ANSWERS: 8
  • We have explored space. It may not result in finding life on other planets...but there's more out there than just "planets" to discover.
  • Thirteen missions to Mars costs as much as one mission in Iraq. I think that we'd better take a look at that before we close down NASA. NASA wants 17,309,000,000 as its budget. The Iraq war is estimated to cost around 140,000,000,000. Sure, 17 billion dollars would be useful for education. However, NASA does a lot of other things than just send up spaceships. They do a lot of research on important things, from medicine to geology.
  • Space exploration really took off during the Cold War and was part of the one-upmanship involved in that conflict. What have we gained? More knowledge and a lot of space debris floating around the planet. Return on investment? Hard to say as it is almost impossible to calculate the total investment. We have a really nice picture called 'Earthrise.' If we had spent the money on education? Again hard to say, but hopefully we would have people graduating from high school who could spell better and construct a sentence better than some of the people here on AB.
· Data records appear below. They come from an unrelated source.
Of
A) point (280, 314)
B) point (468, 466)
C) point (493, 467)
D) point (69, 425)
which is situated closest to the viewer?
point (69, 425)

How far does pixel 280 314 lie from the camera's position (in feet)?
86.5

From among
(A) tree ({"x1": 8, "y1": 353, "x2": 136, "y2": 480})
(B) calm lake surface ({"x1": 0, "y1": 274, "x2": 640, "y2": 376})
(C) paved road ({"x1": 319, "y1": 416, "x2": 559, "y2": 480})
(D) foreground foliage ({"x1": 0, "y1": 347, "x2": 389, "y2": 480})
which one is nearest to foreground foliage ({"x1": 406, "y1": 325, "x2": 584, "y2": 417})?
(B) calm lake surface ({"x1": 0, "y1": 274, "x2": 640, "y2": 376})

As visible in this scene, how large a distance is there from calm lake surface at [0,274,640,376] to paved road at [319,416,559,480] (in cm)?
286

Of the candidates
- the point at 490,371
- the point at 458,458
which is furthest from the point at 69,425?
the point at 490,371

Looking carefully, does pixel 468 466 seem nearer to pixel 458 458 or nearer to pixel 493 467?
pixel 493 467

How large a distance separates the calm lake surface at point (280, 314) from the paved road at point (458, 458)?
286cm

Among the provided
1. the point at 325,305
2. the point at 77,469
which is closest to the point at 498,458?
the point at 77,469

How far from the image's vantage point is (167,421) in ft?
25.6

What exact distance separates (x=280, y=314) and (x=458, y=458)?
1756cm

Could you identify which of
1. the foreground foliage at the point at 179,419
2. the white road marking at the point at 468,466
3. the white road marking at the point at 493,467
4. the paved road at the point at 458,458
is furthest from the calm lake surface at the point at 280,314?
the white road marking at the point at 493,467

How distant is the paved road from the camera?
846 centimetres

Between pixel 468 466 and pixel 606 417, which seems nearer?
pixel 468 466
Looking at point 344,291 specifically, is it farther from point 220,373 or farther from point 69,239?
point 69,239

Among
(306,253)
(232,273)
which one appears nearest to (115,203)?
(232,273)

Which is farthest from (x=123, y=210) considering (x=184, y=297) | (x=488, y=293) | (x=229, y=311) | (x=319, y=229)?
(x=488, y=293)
  • My theory is that space exploration was originally a way for the government to hide defense spending. If you could land a man on the moon with in a few hundred feet of a targeted area. Surely you could deploy a atomic bomb within a block of the Kremlin in Moscow. Now a days, I'm not sure what the purpose is.
  • isn't space exploration "educational"?
  • As for why, I think in addition to the other answers here, we're simply *made* to do it. As a species, given the resources, we always want to know what's over 'the next horizon'. The result is that we've gained knowledge, simple as that. The knowledge, from materials to adaptions of mechanisms does have practical uses, many of them positive. What if? is really hard to answer. More people with useful skills would almost certainly be the result. They'd be a benefit, no doubt but, as a species and on an individual level, we're very attracted to glittery things. It may seem like knowledge for it's own sake, but firefighters have benefited, as has anyone who has undergone dialysis or survived with an artificial heart until a transplant can take place. If we don't find out new things, I think eventually we'll lose the fascination with learning, and stagnate as a species.
  • What if somebody had asked the same question before America was discovered? We'd have half the population of the USA squeezed into Ireland and Italy - strange that none of them claim an English background;-)
  • The ultimate reason for space exploration is that we have to find a new planet to populate before the sun explodes and takes this one with it.